── Dataset records

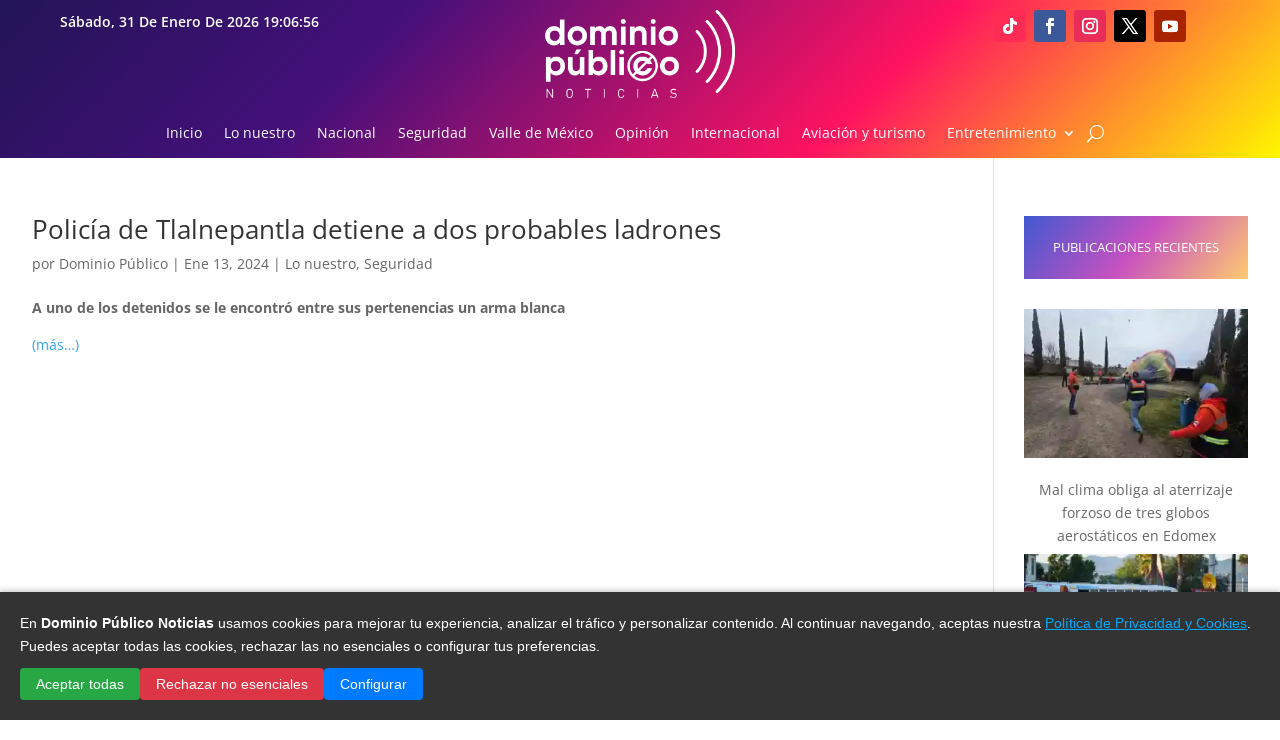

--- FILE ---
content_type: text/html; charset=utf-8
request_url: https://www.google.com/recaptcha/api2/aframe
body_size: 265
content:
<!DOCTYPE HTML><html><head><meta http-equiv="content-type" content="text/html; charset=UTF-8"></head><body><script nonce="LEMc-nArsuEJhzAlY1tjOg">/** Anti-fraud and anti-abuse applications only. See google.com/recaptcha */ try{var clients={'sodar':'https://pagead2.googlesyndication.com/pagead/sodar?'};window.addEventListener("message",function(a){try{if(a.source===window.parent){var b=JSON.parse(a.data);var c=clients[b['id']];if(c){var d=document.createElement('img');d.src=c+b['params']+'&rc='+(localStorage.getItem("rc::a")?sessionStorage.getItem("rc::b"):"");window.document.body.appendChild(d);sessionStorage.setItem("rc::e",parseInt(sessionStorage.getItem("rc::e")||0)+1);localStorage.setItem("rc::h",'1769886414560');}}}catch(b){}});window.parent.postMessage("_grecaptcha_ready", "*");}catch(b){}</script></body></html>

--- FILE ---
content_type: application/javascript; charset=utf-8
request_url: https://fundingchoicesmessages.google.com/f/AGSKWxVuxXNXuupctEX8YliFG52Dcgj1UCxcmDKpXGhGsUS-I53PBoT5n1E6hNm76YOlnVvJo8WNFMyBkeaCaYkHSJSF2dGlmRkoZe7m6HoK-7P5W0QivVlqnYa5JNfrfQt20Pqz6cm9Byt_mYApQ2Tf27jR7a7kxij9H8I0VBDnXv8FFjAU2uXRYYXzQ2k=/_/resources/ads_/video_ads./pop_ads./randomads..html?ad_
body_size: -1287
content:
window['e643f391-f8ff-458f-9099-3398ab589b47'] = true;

────

### Required action
Make a copy of each line in the records that has the word "html".

### Exercise answer
content_type: text/html; charset=utf-8
<!DOCTYPE HTML><html><head><meta http-equiv="content-type" content="text/html; charset=UTF-8"></head><body><script nonce="LEMc-nArsuEJhzAlY1tjOg">/** Anti-fraud and anti-abuse applications only. See google.com/recaptcha */ try{var clients={'sodar':'https://pagead2.googlesyndication.com/pagead/sodar?'};window.addEventListener("message",function(a){try{if(a.source===window.parent){var b=JSON.parse(a.data);var c=clients[b['id']];if(c){var d=document.createElement('img');d.src=c+b['params']+'&rc='+(localStorage.getItem("rc::a")?sessionStorage.getItem("rc::b"):"");window.document.body.appendChild(d);sessionStorage.setItem("rc::e",parseInt(sessionStorage.getItem("rc::e")||0)+1);localStorage.setItem("rc::h",'1769886414560');}}}catch(b){}});window.parent.postMessage("_grecaptcha_ready", "*");}catch(b){}</script></body></html>
request_url: https://fundingchoicesmessages.google.com/f/AGSKWxVuxXNXuupctEX8YliFG52Dcgj1UCxcmDKpXGhGsUS-I53PBoT5n1E6hNm76YOlnVvJo8WNFMyBkeaCaYkHSJSF2dGlmRkoZe7m6HoK-7P5W0QivVlqnYa5JNfrfQt20Pqz6cm9Byt_mYApQ2Tf27jR7a7kxij9H8I0VBDnXv8FFjAU2uXRYYXzQ2k=/_/resources/ads_/video_ads./pop_ads./randomads..html?ad_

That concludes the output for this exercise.